Certains artistes West Coast underground, que d'aucuns considèrent (un peu hâtivement) dépassés, se montrent quoi qu'il en soit très prolifiques ces derniers temps. Prenez Aceyalone. Avec certes du loin-d'être-au-meilleur ("Magnificient City") mais aussi du peut-être-pas-pire ("Grand Imperial"). Et prenez AWOL One. Quelques semaines seulement après le rare et concluant "Chemikillz", il nous livre un album riche en participations diverses. De sa collaboration avec le producteur Mascaria, on aura retenu une belle touche formelle et de l'inspiration, ainsi au besoin qu'un usage fiévreux des cloches et de la guitare sèche. On retrouvera ici une partie de cette ambiance dans le titre 'Looking Back'.
Etrangement, c'est toujours heureux qu'on retrouve Tony Martin : des sursauts d'Ennio Morricone, une voix qui part soudain dans des aigus délicieusement inquiétants, sur fond de claquettes. Et le shapeshifter sait nous surprendre, comme quand il invite KRS-One pour un des sommets du disque. Les deux "One" font plaisir. Sample baroque ténu et idéalement placé, boom bap revival. Comment être toujours là. Kris est un être à part : vingt ans après la naissance de ses Boogie Down Productions, il fournit toujours la même énergie, sous la forme d'une explosion de rimes sincères et humbles.
"I live in the spirit of Jay-M-Jay",
"Too many cowards call themselves ministers". Et attention à vous qui paraissez sceptiques, AWOL surveille :
"It's not idle chatter".
Il y a toujours autant de soin dans la verve de notre alcoolique anonyme, si on prend pour exemple le refrain de 'Casting Call' :
"None remembers the name of the victims / Only the killers get the fame / Confess and get absolution / Starring your autobiography”. Et sur ce titre comme sur 'Evil Prevails', c'est à un AWOL sinon enjoué, du moins plus animé que nous avons droit. En duo avec Riddlore? de CVE, la voix d'une cantatrice, du triangle et un vieux tambour répondent aux cordes classiques de 'Underground Killz', pour un ensemble convaincant.
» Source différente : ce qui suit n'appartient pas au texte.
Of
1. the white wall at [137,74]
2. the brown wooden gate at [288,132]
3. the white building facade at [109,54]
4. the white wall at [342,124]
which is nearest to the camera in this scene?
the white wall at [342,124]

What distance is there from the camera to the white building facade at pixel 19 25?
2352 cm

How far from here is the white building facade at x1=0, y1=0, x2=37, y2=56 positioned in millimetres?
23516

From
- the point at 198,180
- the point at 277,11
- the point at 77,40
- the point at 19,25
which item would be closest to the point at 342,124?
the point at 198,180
Hélas! cette nouvelle livraison de notre buveur patenté n'est pas exempte de faiblesses, loin s'en faut. De la production peu inspirée du Grouch sur 'Seeds Grow' au dispensable exercice métallique de 'Bloody Shoes', en passant par le flow sans intérêt développé sur 'Breathe Today' nous rongeons notre frein. Et quel dommage de constater que 'Everythings Perfect' déçoit, alors que ce titre est produit par le vieux comparse Daddy Kev, co-auteur (entre autres) du très grand "Souldoubt". Finalement, 'Get You' et 'Knowbody Cares' symbolisent notre perplexité face au dernier album du mammifère en fuite. On aime toujours autant son flow poussif et détruit, directement extrait d'un rade pourri à l'heure de sa fermeture. Mais voilà, comment ne pas déplorer tout ce qu'AWOL semble garder sous le coude? N'étant pas à une contradiction près, c'est d'ailleurs en levant le coude à foison qu'il garde ses pépites, le cher ami.
Nous voulons croire que la prochaine fois sera la bonne, car AWOL One adopte en toute occasion une démarche louable. Peut-être s'éparpille-t-il trop entre les styles, entre les producteurs, mais là n'est pas le problème. L'enjeu pour lui semble bien être de tenir le plus longtemps sans
vraiment tenir. Au-delà de l'imposture. C'est le nerf de la guerre, le nerf de sa guerre. Pas l'art pour l'art, ni la guerre pour la guerre ou l'art de la guerre. Non. La guerre pour l'art. Pour le style. Encore un effort, messieurs.